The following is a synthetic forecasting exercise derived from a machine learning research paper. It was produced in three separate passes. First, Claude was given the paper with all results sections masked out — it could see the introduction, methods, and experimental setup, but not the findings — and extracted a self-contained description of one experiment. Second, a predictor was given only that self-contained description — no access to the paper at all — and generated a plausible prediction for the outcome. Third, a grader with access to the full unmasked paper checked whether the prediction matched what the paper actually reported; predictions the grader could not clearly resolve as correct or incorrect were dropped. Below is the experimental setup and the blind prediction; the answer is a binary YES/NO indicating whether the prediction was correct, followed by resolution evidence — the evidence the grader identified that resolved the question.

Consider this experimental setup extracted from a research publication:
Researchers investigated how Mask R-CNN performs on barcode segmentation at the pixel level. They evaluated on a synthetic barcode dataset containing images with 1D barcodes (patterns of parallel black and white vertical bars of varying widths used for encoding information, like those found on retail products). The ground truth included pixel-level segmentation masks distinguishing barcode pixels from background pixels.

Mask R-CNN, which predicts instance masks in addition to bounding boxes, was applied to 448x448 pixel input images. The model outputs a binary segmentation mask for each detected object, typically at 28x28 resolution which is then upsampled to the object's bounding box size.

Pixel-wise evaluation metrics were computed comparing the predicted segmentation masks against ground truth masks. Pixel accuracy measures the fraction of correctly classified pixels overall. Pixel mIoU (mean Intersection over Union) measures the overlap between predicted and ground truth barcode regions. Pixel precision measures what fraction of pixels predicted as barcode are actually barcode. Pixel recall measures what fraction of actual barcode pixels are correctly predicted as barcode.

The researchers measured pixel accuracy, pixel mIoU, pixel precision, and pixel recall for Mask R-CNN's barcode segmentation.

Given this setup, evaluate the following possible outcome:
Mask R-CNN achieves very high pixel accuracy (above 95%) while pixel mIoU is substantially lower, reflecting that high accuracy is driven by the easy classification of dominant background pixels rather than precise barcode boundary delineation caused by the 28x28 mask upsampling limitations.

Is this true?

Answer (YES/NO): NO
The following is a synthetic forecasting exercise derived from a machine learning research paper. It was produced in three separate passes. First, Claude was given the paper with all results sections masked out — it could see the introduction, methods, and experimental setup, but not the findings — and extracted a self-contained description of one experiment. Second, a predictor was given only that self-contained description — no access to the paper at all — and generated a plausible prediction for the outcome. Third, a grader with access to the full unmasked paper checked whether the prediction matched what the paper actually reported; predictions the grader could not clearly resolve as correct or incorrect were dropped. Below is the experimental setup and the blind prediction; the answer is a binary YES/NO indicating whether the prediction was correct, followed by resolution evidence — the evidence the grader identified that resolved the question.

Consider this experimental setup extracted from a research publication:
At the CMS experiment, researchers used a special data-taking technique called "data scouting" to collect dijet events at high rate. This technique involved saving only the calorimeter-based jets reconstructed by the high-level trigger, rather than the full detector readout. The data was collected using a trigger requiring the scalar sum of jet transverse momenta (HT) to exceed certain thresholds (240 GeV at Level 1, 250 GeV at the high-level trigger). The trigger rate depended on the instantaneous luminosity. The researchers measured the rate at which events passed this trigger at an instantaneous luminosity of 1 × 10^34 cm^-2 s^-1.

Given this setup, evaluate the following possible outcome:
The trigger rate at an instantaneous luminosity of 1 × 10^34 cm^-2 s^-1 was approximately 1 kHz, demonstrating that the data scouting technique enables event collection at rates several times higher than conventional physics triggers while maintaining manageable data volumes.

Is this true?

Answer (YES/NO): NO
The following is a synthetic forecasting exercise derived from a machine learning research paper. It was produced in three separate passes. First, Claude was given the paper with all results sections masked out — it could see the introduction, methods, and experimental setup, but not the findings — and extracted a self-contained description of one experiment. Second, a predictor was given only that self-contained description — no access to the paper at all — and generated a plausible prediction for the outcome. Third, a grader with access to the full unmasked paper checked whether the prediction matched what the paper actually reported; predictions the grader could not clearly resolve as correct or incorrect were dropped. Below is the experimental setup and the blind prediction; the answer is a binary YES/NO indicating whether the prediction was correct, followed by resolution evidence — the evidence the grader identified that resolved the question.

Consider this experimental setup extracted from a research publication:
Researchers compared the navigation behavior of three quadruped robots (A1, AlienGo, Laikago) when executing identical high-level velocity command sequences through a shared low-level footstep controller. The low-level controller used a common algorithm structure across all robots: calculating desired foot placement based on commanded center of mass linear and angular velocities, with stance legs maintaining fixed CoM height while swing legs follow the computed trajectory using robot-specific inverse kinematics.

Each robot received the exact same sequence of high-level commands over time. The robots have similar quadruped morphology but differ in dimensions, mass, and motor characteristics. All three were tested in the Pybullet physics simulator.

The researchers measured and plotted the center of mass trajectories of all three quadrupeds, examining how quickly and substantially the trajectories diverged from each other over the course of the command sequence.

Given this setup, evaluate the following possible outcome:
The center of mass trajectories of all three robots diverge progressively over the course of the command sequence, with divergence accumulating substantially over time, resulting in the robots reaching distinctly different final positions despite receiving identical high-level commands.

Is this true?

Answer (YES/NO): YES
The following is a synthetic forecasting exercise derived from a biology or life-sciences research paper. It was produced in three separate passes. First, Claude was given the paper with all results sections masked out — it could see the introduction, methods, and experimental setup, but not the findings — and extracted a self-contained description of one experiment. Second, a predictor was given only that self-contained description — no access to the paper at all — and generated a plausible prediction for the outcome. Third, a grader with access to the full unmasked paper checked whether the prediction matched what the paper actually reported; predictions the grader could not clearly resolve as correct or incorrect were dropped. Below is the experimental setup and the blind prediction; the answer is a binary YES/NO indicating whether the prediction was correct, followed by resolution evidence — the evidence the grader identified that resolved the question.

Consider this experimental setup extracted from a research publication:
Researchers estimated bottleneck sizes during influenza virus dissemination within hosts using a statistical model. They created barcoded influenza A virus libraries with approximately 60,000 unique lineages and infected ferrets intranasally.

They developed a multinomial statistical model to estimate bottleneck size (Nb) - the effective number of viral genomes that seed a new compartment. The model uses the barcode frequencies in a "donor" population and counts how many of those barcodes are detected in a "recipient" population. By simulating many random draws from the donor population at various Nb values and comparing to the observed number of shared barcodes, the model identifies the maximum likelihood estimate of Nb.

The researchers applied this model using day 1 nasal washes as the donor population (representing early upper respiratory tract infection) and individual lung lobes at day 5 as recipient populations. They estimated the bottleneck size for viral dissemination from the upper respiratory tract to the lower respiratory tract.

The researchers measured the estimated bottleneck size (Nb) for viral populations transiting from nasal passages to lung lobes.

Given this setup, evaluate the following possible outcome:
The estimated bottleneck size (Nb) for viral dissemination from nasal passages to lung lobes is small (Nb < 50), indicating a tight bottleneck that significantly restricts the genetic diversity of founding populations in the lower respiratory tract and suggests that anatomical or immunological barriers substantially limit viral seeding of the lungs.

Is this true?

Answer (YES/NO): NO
---*---
**Exercise prompt**: An exact reproduction of the listing is needed.

**Answer space**:
The following is a synthetic forecasting exercise derived from a machine learning research paper. It was produced in three separate passes. First, Claude was given the paper with all results sections masked out — it could see the introduction, methods, and experimental setup, but not the findings — and extracted a self-contained description of one experiment. Second, a predictor was given only that self-contained description — no access to the paper at all — and generated a plausible prediction for the outcome. Third, a grader with access to the full unmasked paper checked whether the prediction matched what the paper actually reported; predictions the grader could not clearly resolve as correct or incorrect were dropped. Below is the experimental setup and the blind prediction; the answer is a binary YES/NO indicating whether the prediction was correct, followed by resolution evidence — the evidence the grader identified that resolved the question.

Consider this experimental setup extracted from a research publication:
Researchers investigated how Mask R-CNN performs on barcode segmentation at the pixel level. They evaluated on a synthetic barcode dataset containing images with 1D barcodes (patterns of parallel black and white vertical bars of varying widths used for encoding information, like those found on retail products). The ground truth included pixel-level segmentation masks distinguishing barcode pixels from background pixels.

Mask R-CNN, which predicts instance masks in addition to bounding boxes, was applied to 448x448 pixel input images. The model outputs a binary segmentation mask for each detected object, typically at 28x28 resolution which is then upsampled to the object's bounding box size.

Pixel-wise evaluation metrics were computed comparing the predicted segmentation masks against ground truth masks. Pixel accuracy measures the fraction of correctly classified pixels overall. Pixel mIoU (mean Intersection over Union) measures the overlap between predicted and ground truth barcode regions. Pixel precision measures what fraction of pixels predicted as barcode are actually barcode. Pixel recall measures what fraction of actual barcode pixels are correctly predicted as barcode.

The researchers measured pixel accuracy, pixel mIoU, pixel precision, and pixel recall for Mask R-CNN's barcode segmentation.

Given this setup, evaluate the following possible outcome:
Mask R-CNN achieves very high pixel accuracy (above 95%) while pixel mIoU is substantially lower, reflecting that high accuracy is driven by the easy classification of dominant background pixels rather than precise barcode boundary delineation caused by the 28x28 mask upsampling limitations.

Is this true?

Answer (YES/NO): NO
The following is a synthetic forecasting exercise derived from a machine learning research paper. It was produced in three separate passes. First, Claude was given the paper with all results sections masked out — it could see the introduction, methods, and experimental setup, but not the findings — and extracted a self-contained description of one experiment. Second, a predictor was given only that self-contained description — no access to the paper at all — and generated a plausible prediction for the outcome. Third, a grader with access to the full unmasked paper checked whether the prediction matched what the paper actually reported; predictions the grader could not clearly resolve as correct or incorrect were dropped. Below is the experimental setup and the blind prediction; the answer is a binary YES/NO indicating whether the prediction was correct, followed by resolution evidence — the evidence the grader identified that resolved the question.

Consider this experimental setup extracted from a research publication:
At the CMS experiment, researchers used a special data-taking technique called "data scouting" to collect dijet events at high rate. This technique involved saving only the calorimeter-based jets reconstructed by the high-level trigger, rather than the full detector readout. The data was collected using a trigger requiring the scalar sum of jet transverse momenta (HT) to exceed certain thresholds (240 GeV at Level 1, 250 GeV at the high-level trigger). The trigger rate depended on the instantaneous luminosity. The researchers measured the rate at which events passed this trigger at an instantaneous luminosity of 1 × 10^34 cm^-2 s^-1.

Given this setup, evaluate the following possible outcome:
The trigger rate at an instantaneous luminosity of 1 × 10^34 cm^-2 s^-1 was approximately 1 kHz, demonstrating that the data scouting technique enables event collection at rates several times higher than conventional physics triggers while maintaining manageable data volumes.

Is this true?

Answer (YES/NO): NO
The following is a synthetic forecasting exercise derived from a machine learning research paper. It was produced in three separate passes. First, Claude was given the paper with all results sections masked out — it could see the introduction, methods, and experimental setup, but not the findings — and extracted a self-contained description of one experiment. Second, a predictor was given only that self-contained description — no access to the paper at all — and generated a plausible prediction for the outcome. Third, a grader with access to the full unmasked paper checked whether the prediction matched what the paper actually reported; predictions the grader could not clearly resolve as correct or incorrect were dropped. Below is the experimental setup and the blind prediction; the answer is a binary YES/NO indicating whether the prediction was correct, followed by resolution evidence — the evidence the grader identified that resolved the question.

Consider this experimental setup extracted from a research publication:
Researchers compared the navigation behavior of three quadruped robots (A1, AlienGo, Laikago) when executing identical high-level velocity command sequences through a shared low-level footstep controller. The low-level controller used a common algorithm structure across all robots: calculating desired foot placement based on commanded center of mass linear and angular velocities, with stance legs maintaining fixed CoM height while swing legs follow the computed trajectory using robot-specific inverse kinematics.

Each robot received the exact same sequence of high-level commands over time. The robots have similar quadruped morphology but differ in dimensions, mass, and motor characteristics. All three were tested in the Pybullet physics simulator.

The researchers measured and plotted the center of mass trajectories of all three quadrupeds, examining how quickly and substantially the trajectories diverged from each other over the course of the command sequence.

Given this setup, evaluate the following possible outcome:
The center of mass trajectories of all three robots diverge progressively over the course of the command sequence, with divergence accumulating substantially over time, resulting in the robots reaching distinctly different final positions despite receiving identical high-level commands.

Is this true?

Answer (YES/NO): YES
The following is a synthetic forecasting exercise derived from a biology or life-sciences research paper. It was produced in three separate passes. First, Claude was given the paper with all results sections masked out — it could see the introduction, methods, and experimental setup, but not the findings — and extracted a self-contained description of one experiment. Second, a predictor was given only that self-contained description — no access to the paper at all — and generated a plausible prediction for the outcome. Third, a grader with access to the full unmasked paper checked whether the prediction matched what the paper actually reported; predictions the grader could not clearly resolve as correct or incorrect were dropped. Below is the experimental setup and the blind prediction; the answer is a binary YES/NO indicating whether the prediction was correct, followed by resolution evidence — the evidence the grader identified that resolved the question.

Consider this experimental setup extracted from a research publication:
Researchers estimated bottleneck sizes during influenza virus dissemination within hosts using a statistical model. They created barcoded influenza A virus libraries with approximately 60,000 unique lineages and infected ferrets intranasally.

They developed a multinomial statistical model to estimate bottleneck size (Nb) - the effective number of viral genomes that seed a new compartment. The model uses the barcode frequencies in a "donor" population and counts how many of those barcodes are detected in a "recipient" population. By simulating many random draws from the donor population at various Nb values and comparing to the observed number of shared barcodes, the model identifies the maximum likelihood estimate of Nb.

The researchers applied this model using day 1 nasal washes as the donor population (representing early upper respiratory tract infection) and individual lung lobes at day 5 as recipient populations. They estimated the bottleneck size for viral dissemination from the upper respiratory tract to the lower respiratory tract.

The researchers measured the estimated bottleneck size (Nb) for viral populations transiting from nasal passages to lung lobes.

Given this setup, evaluate the following possible outcome:
The estimated bottleneck size (Nb) for viral dissemination from nasal passages to lung lobes is small (Nb < 50), indicating a tight bottleneck that significantly restricts the genetic diversity of founding populations in the lower respiratory tract and suggests that anatomical or immunological barriers substantially limit viral seeding of the lungs.

Is this true?

Answer (YES/NO): NO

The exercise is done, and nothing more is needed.